Data entries
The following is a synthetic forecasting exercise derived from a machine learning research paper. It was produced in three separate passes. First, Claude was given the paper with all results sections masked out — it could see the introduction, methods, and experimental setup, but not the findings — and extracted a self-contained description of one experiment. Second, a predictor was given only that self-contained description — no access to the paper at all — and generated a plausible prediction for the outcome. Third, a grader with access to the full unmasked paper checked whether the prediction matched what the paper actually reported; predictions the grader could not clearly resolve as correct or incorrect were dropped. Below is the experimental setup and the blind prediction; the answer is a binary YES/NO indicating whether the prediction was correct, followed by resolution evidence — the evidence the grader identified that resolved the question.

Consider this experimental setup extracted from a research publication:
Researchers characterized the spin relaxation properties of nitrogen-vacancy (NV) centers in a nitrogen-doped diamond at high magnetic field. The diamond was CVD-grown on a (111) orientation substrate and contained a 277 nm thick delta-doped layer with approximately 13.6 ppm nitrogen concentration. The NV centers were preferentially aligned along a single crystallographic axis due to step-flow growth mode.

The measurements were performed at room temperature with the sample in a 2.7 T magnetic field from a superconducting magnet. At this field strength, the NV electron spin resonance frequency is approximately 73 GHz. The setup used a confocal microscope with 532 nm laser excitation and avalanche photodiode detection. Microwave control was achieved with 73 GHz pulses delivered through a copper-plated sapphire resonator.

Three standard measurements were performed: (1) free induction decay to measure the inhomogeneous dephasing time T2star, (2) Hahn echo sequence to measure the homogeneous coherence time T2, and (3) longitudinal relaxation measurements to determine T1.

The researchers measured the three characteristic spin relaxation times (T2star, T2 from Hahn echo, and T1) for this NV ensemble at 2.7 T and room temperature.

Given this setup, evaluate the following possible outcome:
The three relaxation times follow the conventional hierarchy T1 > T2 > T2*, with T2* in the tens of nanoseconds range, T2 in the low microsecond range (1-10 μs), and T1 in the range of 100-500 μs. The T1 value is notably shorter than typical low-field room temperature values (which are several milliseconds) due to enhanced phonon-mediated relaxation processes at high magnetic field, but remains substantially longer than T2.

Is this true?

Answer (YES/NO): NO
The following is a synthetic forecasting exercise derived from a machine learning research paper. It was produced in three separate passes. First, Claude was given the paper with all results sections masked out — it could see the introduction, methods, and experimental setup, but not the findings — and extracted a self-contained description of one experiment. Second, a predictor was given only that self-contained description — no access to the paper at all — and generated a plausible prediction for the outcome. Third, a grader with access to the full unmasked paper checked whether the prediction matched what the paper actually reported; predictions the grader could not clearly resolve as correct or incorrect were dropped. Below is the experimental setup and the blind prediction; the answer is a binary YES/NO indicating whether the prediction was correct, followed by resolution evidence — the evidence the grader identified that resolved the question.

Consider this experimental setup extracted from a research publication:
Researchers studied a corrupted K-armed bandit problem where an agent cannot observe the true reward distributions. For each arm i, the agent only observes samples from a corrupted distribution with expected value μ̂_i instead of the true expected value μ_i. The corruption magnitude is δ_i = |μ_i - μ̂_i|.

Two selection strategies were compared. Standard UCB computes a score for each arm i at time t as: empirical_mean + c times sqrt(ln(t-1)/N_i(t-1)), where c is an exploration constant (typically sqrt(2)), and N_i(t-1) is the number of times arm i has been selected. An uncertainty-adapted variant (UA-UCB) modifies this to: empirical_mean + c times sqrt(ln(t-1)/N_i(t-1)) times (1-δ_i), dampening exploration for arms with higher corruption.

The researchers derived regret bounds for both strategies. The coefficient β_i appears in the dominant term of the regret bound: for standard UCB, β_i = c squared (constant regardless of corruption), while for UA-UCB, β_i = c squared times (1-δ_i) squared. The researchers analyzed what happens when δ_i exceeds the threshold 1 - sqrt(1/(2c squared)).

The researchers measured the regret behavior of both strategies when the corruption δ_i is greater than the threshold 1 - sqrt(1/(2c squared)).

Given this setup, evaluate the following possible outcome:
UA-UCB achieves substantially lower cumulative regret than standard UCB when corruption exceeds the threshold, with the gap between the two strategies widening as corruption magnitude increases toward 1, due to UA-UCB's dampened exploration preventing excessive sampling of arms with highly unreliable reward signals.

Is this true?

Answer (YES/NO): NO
...
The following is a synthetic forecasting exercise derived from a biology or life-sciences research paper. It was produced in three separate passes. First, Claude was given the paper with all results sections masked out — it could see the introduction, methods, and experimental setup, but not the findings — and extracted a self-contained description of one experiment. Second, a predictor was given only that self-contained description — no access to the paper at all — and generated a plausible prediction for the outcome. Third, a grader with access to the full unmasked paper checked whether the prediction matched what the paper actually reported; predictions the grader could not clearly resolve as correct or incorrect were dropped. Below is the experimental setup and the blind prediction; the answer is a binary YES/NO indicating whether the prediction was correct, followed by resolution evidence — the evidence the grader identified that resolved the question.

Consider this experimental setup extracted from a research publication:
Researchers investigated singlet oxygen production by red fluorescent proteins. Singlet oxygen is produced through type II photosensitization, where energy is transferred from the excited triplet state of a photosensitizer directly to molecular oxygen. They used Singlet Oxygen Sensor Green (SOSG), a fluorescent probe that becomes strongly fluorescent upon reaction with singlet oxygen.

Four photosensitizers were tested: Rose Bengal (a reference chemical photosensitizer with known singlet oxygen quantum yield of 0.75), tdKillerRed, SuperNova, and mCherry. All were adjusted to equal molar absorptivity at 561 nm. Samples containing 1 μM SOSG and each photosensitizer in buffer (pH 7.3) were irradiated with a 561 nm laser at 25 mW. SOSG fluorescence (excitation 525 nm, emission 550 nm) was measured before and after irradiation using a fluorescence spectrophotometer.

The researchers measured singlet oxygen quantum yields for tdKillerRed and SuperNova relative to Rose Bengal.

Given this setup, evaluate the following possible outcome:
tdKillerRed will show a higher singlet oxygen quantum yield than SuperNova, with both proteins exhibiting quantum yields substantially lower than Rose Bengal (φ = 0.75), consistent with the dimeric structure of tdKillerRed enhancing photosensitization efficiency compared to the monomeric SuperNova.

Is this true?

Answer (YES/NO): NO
---
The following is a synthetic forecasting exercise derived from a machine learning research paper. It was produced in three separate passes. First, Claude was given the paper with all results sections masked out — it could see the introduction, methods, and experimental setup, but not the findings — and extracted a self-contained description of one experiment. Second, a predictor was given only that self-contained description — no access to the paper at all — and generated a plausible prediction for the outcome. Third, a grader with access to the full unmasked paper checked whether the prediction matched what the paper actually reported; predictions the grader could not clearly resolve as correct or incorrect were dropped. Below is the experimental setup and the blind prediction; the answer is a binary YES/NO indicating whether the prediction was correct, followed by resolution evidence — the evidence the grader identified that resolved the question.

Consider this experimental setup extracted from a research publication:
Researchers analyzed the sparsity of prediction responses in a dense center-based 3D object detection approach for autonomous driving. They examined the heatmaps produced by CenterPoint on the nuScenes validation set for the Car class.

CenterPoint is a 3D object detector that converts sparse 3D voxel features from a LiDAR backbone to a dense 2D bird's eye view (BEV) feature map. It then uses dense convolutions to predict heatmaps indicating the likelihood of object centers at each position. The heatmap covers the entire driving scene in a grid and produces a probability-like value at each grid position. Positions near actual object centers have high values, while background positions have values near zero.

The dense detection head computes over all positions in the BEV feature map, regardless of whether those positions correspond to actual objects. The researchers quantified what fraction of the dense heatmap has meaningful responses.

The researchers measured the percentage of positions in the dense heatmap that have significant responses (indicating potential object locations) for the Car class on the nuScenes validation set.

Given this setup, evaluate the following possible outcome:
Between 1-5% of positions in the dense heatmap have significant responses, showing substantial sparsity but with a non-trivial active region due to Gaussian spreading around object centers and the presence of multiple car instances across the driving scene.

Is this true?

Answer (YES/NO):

◆ ASSIGNMENT: The answer should be all lines from the entries above that hold the word "class".

◆ WRITTEN ANSWER:
Researchers analyzed the sparsity of prediction responses in a dense center-based 3D object detection approach for autonomous driving. They examined the heatmaps produced by CenterPoint on the nuScenes validation set for the Car class.
The researchers measured the percentage of positions in the dense heatmap that have significant responses (indicating potential object locations) for the Car class on the nuScenes validation set.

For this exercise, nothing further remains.